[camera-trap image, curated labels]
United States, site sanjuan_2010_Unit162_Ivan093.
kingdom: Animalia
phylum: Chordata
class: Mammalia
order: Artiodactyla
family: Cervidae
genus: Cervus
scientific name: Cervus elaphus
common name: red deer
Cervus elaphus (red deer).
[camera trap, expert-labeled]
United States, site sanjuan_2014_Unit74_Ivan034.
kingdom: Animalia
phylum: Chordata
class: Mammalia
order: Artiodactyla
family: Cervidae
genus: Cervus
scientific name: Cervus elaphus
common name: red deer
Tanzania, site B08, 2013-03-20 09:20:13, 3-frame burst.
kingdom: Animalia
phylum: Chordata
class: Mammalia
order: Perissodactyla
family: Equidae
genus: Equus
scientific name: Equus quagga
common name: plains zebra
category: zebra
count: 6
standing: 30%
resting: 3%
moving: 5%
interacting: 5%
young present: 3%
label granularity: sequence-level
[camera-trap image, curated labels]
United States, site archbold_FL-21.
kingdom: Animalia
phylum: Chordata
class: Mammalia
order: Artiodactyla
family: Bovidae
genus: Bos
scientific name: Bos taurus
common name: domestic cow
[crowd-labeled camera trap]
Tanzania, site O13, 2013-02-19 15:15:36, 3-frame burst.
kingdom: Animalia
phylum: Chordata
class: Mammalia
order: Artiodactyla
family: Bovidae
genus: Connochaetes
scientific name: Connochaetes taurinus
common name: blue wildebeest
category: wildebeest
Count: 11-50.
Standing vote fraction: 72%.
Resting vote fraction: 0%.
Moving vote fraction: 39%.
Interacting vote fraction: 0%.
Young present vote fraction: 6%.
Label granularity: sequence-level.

- - - -

What the task asks – Some lines in the data above may hold the word "sequence". Say how many, with no other words.

Answer box – 2